[Record extracts — start]
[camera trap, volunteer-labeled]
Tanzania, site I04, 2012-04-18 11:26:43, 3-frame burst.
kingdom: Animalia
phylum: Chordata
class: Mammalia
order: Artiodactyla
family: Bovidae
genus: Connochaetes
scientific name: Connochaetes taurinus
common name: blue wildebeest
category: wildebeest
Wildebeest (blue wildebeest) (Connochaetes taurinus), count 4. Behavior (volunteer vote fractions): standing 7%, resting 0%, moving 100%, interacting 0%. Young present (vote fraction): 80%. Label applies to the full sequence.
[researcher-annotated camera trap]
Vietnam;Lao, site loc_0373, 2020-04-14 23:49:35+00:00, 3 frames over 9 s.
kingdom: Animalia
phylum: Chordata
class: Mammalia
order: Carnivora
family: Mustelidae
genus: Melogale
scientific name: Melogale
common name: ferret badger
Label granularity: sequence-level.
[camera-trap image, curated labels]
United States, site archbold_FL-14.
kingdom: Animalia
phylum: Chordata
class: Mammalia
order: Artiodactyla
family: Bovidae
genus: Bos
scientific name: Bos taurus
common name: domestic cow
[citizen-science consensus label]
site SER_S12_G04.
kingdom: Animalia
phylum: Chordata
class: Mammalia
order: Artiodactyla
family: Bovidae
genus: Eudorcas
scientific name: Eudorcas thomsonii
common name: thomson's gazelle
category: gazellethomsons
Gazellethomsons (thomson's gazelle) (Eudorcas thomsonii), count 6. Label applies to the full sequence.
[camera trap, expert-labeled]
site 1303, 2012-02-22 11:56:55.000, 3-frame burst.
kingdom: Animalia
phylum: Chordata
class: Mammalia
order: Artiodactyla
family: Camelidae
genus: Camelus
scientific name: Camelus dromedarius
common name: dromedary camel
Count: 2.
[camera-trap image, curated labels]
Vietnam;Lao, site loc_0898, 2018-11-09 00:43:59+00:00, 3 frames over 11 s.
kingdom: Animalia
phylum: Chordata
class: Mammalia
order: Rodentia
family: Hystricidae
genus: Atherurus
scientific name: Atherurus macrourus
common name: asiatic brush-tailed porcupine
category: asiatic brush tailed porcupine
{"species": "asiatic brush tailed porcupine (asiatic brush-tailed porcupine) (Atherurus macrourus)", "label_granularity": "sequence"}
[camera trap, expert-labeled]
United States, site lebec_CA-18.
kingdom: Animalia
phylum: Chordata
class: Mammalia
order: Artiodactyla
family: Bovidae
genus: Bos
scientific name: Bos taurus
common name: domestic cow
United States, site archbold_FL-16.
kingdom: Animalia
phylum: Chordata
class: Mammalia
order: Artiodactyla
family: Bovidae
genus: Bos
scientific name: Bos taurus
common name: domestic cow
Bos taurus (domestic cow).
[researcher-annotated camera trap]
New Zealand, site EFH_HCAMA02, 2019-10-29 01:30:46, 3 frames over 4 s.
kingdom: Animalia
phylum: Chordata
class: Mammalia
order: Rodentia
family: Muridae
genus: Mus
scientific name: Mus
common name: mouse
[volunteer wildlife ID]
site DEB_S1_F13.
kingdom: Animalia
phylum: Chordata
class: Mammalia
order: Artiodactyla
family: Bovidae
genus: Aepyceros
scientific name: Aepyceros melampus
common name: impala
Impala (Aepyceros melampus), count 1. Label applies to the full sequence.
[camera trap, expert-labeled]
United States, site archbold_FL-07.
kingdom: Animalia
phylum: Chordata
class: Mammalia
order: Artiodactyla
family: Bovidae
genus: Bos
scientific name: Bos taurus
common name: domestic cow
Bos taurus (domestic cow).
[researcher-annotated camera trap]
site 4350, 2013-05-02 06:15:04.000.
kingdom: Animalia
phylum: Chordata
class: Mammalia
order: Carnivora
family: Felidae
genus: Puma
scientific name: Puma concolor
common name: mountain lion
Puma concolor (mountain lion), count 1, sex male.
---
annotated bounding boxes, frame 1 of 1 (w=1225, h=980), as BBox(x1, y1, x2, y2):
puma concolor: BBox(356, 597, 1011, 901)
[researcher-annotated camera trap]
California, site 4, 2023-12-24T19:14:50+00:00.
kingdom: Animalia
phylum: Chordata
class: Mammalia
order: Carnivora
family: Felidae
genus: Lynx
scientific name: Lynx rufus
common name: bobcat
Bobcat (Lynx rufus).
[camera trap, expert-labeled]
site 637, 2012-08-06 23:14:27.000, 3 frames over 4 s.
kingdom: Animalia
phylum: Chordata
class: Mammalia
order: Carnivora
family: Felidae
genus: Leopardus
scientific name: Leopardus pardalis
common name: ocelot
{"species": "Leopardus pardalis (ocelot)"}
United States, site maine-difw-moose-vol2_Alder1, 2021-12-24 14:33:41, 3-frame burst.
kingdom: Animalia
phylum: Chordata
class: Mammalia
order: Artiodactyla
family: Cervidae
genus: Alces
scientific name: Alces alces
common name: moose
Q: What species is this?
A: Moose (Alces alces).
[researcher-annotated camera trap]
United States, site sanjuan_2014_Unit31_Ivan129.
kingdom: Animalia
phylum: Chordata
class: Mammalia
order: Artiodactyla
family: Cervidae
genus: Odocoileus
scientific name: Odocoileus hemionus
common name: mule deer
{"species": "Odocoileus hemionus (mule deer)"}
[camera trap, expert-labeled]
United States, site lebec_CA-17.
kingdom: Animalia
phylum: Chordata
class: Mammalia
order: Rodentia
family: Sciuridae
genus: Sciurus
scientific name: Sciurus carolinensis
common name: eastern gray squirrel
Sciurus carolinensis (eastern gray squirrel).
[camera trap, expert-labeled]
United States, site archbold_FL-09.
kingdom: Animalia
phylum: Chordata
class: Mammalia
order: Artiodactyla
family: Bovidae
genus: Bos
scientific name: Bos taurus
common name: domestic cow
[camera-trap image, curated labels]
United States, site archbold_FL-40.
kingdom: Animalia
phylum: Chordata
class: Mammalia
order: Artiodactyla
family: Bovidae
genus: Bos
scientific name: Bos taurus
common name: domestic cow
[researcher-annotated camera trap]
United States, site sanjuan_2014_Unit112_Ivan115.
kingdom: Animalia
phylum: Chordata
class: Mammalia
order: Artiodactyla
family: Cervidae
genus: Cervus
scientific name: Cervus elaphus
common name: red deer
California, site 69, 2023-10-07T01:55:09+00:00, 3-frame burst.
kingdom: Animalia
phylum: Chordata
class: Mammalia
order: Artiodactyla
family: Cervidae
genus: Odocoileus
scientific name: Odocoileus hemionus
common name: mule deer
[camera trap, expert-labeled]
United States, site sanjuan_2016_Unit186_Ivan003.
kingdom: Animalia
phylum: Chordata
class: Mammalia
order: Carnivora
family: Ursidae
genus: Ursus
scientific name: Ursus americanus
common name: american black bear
[Record extracts — finish]
Task to carry out: From beginning to end, the data must be duplicated exactly.

Response to the task:
[camera trap, volunteer-labeled]
Tanzania, site I04, 2012-04-18 11:26:43, 3-frame burst.
kingdom: Animalia
phylum: Chordata
class: Mammalia
order: Artiodactyla
family: Bovidae
genus: Connochaetes
scientific name: Connochaetes taurinus
common name: blue wildebeest
category: wildebeest
Wildebeest (blue wildebeest) (Connochaetes taurinus), count 4. Behavior (volunteer vote fractions): standing 7%, resting 0%, moving 100%, interacting 0%. Young present (vote fraction): 80%. Label applies to the full sequence.
[researcher-annotated camera trap]
Vietnam;Lao, site loc_0373, 2020-04-14 23:49:35+00:00, 3 frames over 9 s.
kingdom: Animalia
phylum: Chordata
class: Mammalia
order: Carnivora
family: Mustelidae
genus: Melogale
scientific name: Melogale
common name: ferret badger
Label granularity: sequence-level.
[camera-trap image, curated labels]
United States, site archbold_FL-14.
kingdom: Animalia
phylum: Chordata
class: Mammalia
order: Artiodactyla
family: Bovidae
genus: Bos
scientific name: Bos taurus
common name: domestic cow
[citizen-science consensus label]
site SER_S12_G04.
kingdom: Animalia
phylum: Chordata
class: Mammalia
order: Artiodactyla
family: Bovidae
genus: Eudorcas
scientific name: Eudorcas thomsonii
common name: thomson's gazelle
category: gazellethomsons
Gazellethomsons (thomson's gazelle) (Eudorcas thomsonii), count 6. Label applies to the full sequence.
[camera trap, expert-labeled]
site 1303, 2012-02-22 11:56:55.000, 3-frame burst.
kingdom: Animalia
phylum: Chordata
class: Mammalia
order: Artiodactyla
family: Camelidae
genus: Camelus
scientific name: Camelus dromedarius
common name: dromedary camel
Count: 2.
[camera-trap image, curated labels]
Vietnam;Lao, site loc_0898, 2018-11-09 00:43:59+00:00, 3 frames over 11 s.
kingdom: Animalia
phylum: Chordata
class: Mammalia
order: Rodentia
family: Hystricidae
genus: Atherurus
scientific name: Atherurus macrourus
common name: asiatic brush-tailed porcupine
category: asiatic brush tailed porcupine
{"species": "asiatic brush tailed porcupine (asiatic brush-tailed porcupine) (Atherurus macrourus)", "label_granularity": "sequence"}
[camera trap, expert-labeled]
United States, site lebec_CA-18.
kingdom: Animalia
phylum: Chordata
class: Mammalia
order: Artiodactyla
family: Bovidae
genus: Bos
scientific name: Bos taurus
common name: domestic cow
United States, site archbold_FL-16.
kingdom: Animalia
phylum: Chordata
class: Mammalia
order: Artiodactyla
family: Bovidae
genus: Bos
scientific name: Bos taurus
common name: domestic cow
Bos taurus (domestic cow).
[researcher-annotated camera trap]
New Zealand, site EFH_HCAMA02, 2019-10-29 01:30:46, 3 frames over 4 s.
kingdom: Animalia
phylum: Chordata
class: Mammalia
order: Rodentia
family: Muridae
genus: Mus
scientific name: Mus
common name: mouse
[volunteer wildlife ID]
site DEB_S1_F13.
kingdom: Animalia
phylum: Chordata
class: Mammalia
order: Artiodactyla
family: Bovidae
genus: Aepyceros
scientific name: Aepyceros melampus
common name: impala
Impala (Aepyceros melampus), count 1. Label applies to the full sequence.
[camera trap, expert-labeled]
United States, site archbold_FL-07.
kingdom: Animalia
phylum: Chordata
class: Mammalia
order: Artiodactyla
family: Bovidae
genus: Bos
scientific name: Bos taurus
common name: domestic cow
Bos taurus (domestic cow).
[researcher-annotated camera trap]
site 4350, 2013-05-02 06:15:04.000.
kingdom: Animalia
phylum: Chordata
class: Mammalia
order: Carnivora
family: Felidae
genus: Puma
scientific name: Puma concolor
common name: mountain lion
Puma concolor (mountain lion), count 1, sex male.
---
annotated bounding boxes, frame 1 of 1 (w=1225, h=980), as BBox(x1, y1, x2, y2):
puma concolor: BBox(356, 597, 1011, 901)
[researcher-annotated camera trap]
California, site 4, 2023-12-24T19:14:50+00:00.
kingdom: Animalia
phylum: Chordata
class: Mammalia
order: Carnivora
family: Felidae
genus: Lynx
scientific name: Lynx rufus
common name: bobcat
Bobcat (Lynx rufus).
[camera trap, expert-labeled]
site 637, 2012-08-06 23:14:27.000, 3 frames over 4 s.
kingdom: Animalia
phylum: Chordata
class: Mammalia
order: Carnivora
family: Felidae
genus: Leopardus
scientific name: Leopardus pardalis
common name: ocelot
{"species": "Leopardus pardalis (ocelot)"}
United States, site maine-difw-moose-vol2_Alder1, 2021-12-24 14:33:41, 3-frame burst.
kingdom: Animalia
phylum: Chordata
class: Mammalia
order: Artiodactyla
family: Cervidae
genus: Alces
scientific name: Alces alces
common name: moose
Q: What species is this?
A: Moose (Alces alces).
[researcher-annotated camera trap]
United States, site sanjuan_2014_Unit31_Ivan129.
kingdom: Animalia
phylum: Chordata
class: Mammalia
order: Artiodactyla
family: Cervidae
genus: Odocoileus
scientific name: Odocoileus hemionus
common name: mule deer
{"species": "Odocoileus hemionus (mule deer)"}
[camera trap, expert-labeled]
United States, site lebec_CA-17.
kingdom: Animalia
phylum: Chordata
class: Mammalia
order: Rodentia
family: Sciuridae
genus: Sciurus
scientific name: Sciurus carolinensis
common name: eastern gray squirrel
Sciurus carolinensis (eastern gray squirrel).
[camera trap, expert-labeled]
United States, site archbold_FL-09.
kingdom: Animalia
phylum: Chordata
class: Mammalia
order: Artiodactyla
family: Bovidae
genus: Bos
scientific name: Bos taurus
common name: domestic cow
[camera-trap image, curated labels]
United States, site archbold_FL-40.
kingdom: Animalia
phylum: Chordata
class: Mammalia
order: Artiodactyla
family: Bovidae
genus: Bos
scientific name: Bos taurus
common name: domestic cow
[researcher-annotated camera trap]
United States, site sanjuan_2014_Unit112_Ivan115.
kingdom: Animalia
phylum: Chordata
class: Mammalia
order: Artiodactyla
family: Cervidae
genus: Cervus
scientific name: Cervus elaphus
common name: red deer
California, site 69, 2023-10-07T01:55:09+00:00, 3-frame burst.
kingdom: Animalia
phylum: Chordata
class: Mammalia
order: Artiodactyla
family: Cervidae
genus: Odocoileus
scientific name: Odocoileus hemionus
common name: mule deer
[camera trap, expert-labeled]
United States, site sanjuan_2016_Unit186_Ivan003.
kingdom: Animalia
phylum: Chordata
class: Mammalia
order: Carnivora
family: Ursidae
genus: Ursus
scientific name: Ursus americanus
common name: american black bear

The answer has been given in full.